و قَالَ عَمْرُو بْنُ عَبَسَةَ سَمِعْتُ رَسُولَ اللَّهِ صَلَّى اللَّهُ عَلَيْهِ وَسَلَّمَ يَقُولُ أَيُّمَا رَجُلٍ رَمَى بِسَهْمٍ فِي سَبِيلِ اللَّهِ عَزَّ وَجَلَّ فَبَلَغَ مُخْطِئًا أَوْ مُصِيبًا فَلَهُ مِنْ الْأَجْرِ كَرَقَبَةٍ يُعْتِقُهَا مِنْ وَلَدِ إِسْمَاعِيلَ وَأَيُّمَا رَجُلٍ شَابَ شَيْبَةً فِي سَبِيلِ اللَّهِ فَهِيَ لَهُ نُورٌ وَأَيُّمَا رَجُلٍ مُسْلِمٍ أَعْتَقَ رَجُلًا مُسْلِمًا فَكُلُّ عُضْوٍ مِنْ الْمُعْتَقِ بِعُضْوٍ مِنْ الْمُعْتِقِ فِدَاءٌ لَهُ مِنْ النَّارِ وَأَيُّمَا امْرَأَةٍ مُسْلِمَةٍ أَعْتَقَتْ امْرَأَةً مُسْلِمَةً فَكُلُّ عُضْوٍ مِنْ الْمُعْتَقَةِ بِعُضْوٍ مِنْ الْمُعْتِقَةِ فِدَاءٌ لَهَا مِنْ النَّارِ وَأَيُّمَا رَجُلٍ مُسْلِمٍ قَدَّمَ لِلَّهِ عَزَّ وَجَلَّ مِنْ صُلْبِهِ ثَلَاثَةً لَمْ يَبْلُغُوا الْحِنْثَ أَوْ امْرَأَةٍ فَهُمْ لَهُ سُتْرَةٌ مِنْ النَّارِ وَأَيُّمَا رَجُلٍ قَامَ إِلَى وَضُوءٍ يُرِيدُ الصَّلَاةَ فَأَحْصَى الْوَضُوءَ إِلَى أَمَاكِنِهِ سَلِمَ مِنْ كُلِّ ذَنْبٍ أَوْ خَطِيئَةٍ لَهُ فَإِنْ قَامَ إِلَى الصَّلَاةِ رَفَعَهُ اللَّهُ عَزَّ وَجَلَّ بِهَا دَرَجَةً وَإِنْ قَعَدَ قَعَدَ سَالِمًا فَقَالَ شُرَحْبِيلُ بْنُ السِّمْطِ آنْتَ سَمِعْتَ هَذَا الْحَدِيثَ مِنْ رَسُولِ اللَّهِ صَلَّى اللَّهُ عَلَيْهِ وَسَلَّمَ يَا ابْنَ عَبَسَةَ قَالَ نَعَمْ وَالَّذِي لَا إِلَهَ إِلَّا هُوَ لَوْ أَنِّي لَمْ أَسْمَعْ هَذَا الْحَدِيثَ مِنْ رَسُولِ اللَّهِ صَلَّى اللَّهُ عَلَيْهِ وَسَلَّمَ غَيْرَ مَرَّةٍ أَوْ مَرَّتَيْنِ أَوْ ثَلَاثٍ أَوْ أَرْبَعٍ أَوْ خَمْسٍ أَوْ سِتٍّ أَوْ سَبْعٍ فَانْتَهَى عِنْدَ سَبْعٍ مَا حَلَفْتُ يَعْنِي مَا بَالَيْتُ أَنْ لَا أُحَدِّثَ بِهِ أَحَدًا مِنْ النَّاسِ وَلَكِنِّي وَاللَّهِ مَا أَدْرِي عَدَدَ مَا سَمِعْتُهُ مِنْ رَسُولِ اللَّهِ صَلَّى اللَّهُ عَلَيْهِ وَسَلَّمَ

Barangsiapa yg meluncurkan satu anak panah di jalan Allah dgn tepat mengenai sasaran atau tidak, maka baginya pahala seperti orang yg memerdekakan satu budak dari anaknya Isma'il.

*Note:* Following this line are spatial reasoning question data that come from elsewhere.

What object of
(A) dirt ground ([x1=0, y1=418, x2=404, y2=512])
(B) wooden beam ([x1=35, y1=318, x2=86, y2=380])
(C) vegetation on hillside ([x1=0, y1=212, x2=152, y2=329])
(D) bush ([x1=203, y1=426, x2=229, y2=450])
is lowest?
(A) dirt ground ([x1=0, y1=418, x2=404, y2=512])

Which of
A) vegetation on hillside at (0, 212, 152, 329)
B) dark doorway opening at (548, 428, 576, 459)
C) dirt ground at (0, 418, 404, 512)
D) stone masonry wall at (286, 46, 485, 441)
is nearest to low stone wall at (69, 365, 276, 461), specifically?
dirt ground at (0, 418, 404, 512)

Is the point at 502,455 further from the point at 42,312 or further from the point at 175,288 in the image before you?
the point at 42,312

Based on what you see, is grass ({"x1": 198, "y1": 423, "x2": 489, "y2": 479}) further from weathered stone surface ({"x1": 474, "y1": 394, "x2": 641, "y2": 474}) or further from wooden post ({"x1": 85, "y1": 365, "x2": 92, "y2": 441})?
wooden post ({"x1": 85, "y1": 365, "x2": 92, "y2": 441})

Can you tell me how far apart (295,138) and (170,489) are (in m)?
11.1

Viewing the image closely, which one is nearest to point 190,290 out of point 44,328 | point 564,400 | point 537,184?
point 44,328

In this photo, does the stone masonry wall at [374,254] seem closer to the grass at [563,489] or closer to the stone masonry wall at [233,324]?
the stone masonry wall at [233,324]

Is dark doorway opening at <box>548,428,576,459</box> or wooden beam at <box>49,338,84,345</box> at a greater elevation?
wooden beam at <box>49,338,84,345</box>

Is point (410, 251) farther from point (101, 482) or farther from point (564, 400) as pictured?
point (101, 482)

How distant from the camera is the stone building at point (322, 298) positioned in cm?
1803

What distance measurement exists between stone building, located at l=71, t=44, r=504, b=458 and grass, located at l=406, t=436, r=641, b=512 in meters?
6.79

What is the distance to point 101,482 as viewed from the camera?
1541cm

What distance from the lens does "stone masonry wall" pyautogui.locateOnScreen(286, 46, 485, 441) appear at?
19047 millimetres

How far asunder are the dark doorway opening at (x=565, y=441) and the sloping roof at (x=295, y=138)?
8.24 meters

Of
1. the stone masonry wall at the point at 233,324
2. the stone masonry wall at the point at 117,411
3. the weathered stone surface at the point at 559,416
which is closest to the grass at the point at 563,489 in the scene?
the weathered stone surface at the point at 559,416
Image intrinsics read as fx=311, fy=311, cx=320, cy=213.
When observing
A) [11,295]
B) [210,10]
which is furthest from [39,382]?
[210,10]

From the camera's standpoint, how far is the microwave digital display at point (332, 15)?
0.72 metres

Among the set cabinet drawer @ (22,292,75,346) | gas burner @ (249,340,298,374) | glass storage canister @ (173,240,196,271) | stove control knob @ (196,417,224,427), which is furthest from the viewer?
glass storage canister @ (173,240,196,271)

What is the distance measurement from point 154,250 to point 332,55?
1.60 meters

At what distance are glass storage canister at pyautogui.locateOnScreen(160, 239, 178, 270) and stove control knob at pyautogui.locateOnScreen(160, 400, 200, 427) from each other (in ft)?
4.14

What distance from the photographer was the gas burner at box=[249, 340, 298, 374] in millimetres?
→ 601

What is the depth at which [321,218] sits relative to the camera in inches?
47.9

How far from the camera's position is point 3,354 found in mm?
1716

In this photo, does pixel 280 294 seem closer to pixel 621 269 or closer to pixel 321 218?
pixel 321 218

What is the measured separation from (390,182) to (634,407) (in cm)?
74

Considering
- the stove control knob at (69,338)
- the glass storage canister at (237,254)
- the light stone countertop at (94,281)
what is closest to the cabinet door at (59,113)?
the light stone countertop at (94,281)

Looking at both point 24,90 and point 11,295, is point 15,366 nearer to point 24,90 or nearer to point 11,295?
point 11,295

Dan siapa pun yg miliki sehelai rambut yg beruban di jalan Allah, maka hal itu akan menjadi cahaya baginya. Laki-laki musli m mana pun yg memerdekakan satu orang budak muslim, maka setiap anggota tubuh dari budak itu (yang dimerdekakan itu) akan menjadi tebusan untuk setiap anggota tubuh yg memerdekakan dari api neraka. Dan wanita muslimah mana pun yg membebaskan satu orang budak wanita muslimah, maka setiap organ tubuh dari budak wanita itu akan menjadi tebusan bagi Mu'tiqah (wanita yg membebaskan) dari api nerakan. Dan laki-laki muslim atau wanita muslimah mana pun yg merelakan (kematian tiga orang anaknya yg belum baligh) kepada Allah, maka ketiganya itu akan menjadi penghalang baginya dari api neraka. Dan barangsiapa yg beranjak ke tempat wudlu untuk menunaikan shalat, lalu ia meratakan air wudlu ke anggota wudlunya, maka seolah telah terbebas dari setiap dosa atau kesalahannya. Dan jika ia beranjak untuk menunaikan shalat, maka Allah akan menjadikan (dari setiap langkahnya) satu derajat (kedudukan di akhirat), & jika ia duduk, maka ia telah duduk dalam keadaan selamat. Syurahbil bin Ash Shimth berkata, Apakah Anda mendengar hadits ini langsung dari Rasulullah wahai Ibnu 'Abasah?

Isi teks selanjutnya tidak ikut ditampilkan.